Sondage CMC. Les industriels s’attendent à une année difficile
Pour 80% des industriels marocains interrogés, la croissance sera timide. En cause: une conjoncture nationale défavorable.
Le Centre marocain de conjoncture (CMC) vient de publier les résultats d’un sondage qu’il a effectué, durant le 4e trimestre 2015, auprès d’un échantillon d’industriels marocains au sujet des perspectives de croissance en 2016.

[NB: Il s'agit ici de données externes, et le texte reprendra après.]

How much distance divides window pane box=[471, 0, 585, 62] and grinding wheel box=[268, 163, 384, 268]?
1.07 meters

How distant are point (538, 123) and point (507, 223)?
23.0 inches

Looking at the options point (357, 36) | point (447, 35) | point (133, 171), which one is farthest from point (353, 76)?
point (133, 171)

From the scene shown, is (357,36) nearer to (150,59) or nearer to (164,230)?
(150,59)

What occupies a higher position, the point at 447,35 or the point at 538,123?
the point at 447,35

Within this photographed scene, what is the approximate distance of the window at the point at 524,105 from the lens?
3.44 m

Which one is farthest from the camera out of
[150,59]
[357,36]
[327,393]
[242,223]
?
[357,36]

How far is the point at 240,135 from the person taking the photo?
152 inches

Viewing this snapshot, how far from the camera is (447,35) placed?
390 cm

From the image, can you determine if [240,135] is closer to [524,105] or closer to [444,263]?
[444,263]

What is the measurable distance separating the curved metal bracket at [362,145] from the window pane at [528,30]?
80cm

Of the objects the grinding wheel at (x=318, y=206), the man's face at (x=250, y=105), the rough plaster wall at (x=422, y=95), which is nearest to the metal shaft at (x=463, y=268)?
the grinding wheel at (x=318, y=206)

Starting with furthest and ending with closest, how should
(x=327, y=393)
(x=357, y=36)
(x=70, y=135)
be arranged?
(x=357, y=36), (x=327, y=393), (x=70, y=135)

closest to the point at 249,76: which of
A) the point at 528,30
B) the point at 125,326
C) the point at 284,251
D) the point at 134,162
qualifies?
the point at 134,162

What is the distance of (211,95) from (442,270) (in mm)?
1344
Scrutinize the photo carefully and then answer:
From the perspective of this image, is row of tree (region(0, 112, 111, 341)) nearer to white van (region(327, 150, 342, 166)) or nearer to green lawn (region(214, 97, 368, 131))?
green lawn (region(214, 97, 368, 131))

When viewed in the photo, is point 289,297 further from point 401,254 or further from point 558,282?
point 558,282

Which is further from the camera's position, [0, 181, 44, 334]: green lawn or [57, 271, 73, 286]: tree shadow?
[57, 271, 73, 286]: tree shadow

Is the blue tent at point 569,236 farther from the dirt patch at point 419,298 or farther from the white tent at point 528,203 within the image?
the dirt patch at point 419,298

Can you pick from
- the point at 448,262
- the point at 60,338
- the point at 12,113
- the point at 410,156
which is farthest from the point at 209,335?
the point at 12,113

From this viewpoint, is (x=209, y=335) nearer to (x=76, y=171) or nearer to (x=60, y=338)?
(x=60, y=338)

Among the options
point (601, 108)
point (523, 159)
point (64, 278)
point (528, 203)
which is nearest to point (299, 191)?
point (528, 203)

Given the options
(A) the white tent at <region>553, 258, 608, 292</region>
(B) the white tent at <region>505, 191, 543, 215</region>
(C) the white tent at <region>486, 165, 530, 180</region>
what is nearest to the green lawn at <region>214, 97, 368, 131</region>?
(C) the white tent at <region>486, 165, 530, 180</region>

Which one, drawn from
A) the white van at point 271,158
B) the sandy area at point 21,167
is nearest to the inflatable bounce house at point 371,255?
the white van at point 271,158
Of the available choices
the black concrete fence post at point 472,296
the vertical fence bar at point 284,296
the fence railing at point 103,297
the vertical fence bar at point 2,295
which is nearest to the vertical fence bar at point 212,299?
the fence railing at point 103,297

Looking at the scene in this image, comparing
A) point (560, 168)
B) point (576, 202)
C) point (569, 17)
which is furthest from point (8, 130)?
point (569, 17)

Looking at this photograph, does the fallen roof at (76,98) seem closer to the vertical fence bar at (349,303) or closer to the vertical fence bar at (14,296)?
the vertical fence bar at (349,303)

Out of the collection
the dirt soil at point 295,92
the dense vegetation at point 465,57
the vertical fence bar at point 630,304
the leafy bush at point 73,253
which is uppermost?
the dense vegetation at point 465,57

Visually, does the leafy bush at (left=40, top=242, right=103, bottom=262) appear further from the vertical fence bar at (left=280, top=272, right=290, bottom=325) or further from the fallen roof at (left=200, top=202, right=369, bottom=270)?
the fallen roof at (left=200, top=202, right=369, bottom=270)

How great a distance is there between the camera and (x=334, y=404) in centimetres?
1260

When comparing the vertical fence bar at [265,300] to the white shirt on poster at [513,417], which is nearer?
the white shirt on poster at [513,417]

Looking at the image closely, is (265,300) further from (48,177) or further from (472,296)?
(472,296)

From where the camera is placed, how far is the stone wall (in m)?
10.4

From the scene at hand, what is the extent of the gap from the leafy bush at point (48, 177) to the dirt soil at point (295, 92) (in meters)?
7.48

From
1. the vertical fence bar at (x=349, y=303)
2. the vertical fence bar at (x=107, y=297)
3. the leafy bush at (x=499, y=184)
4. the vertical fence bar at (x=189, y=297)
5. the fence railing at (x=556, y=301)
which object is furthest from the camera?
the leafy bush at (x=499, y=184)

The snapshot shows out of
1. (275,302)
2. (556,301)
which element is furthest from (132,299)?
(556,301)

Voici ce qu’il faut en retenir:
>80% des industriels prévoient une croissance faible, due essentiellement à la détérioration de la conjoncture nationale
La grande majorité des industriels interrogés (80,4%) prévoit une croissance globale faible de l’économie marocaine pour l’année 2016, avec des nuances selon les secteurs. Pour 20.6 % d’entre eux, cette situation est la conséquence de la conjoncture nationale, tandis que pour 13.2%, c’est la conjoncture internationale qui est en cause.
>Les prix du pétrole et la loi de finances ne parviennent pas à redresser la barre
Avec un cours du pétrole favorable selon 45.7% des sondés et une politique monétaire favorable selon 41.7% d’entre eux, on aurait pu penser que les prévisions de la croissance seraient beaucoup plus optimistes.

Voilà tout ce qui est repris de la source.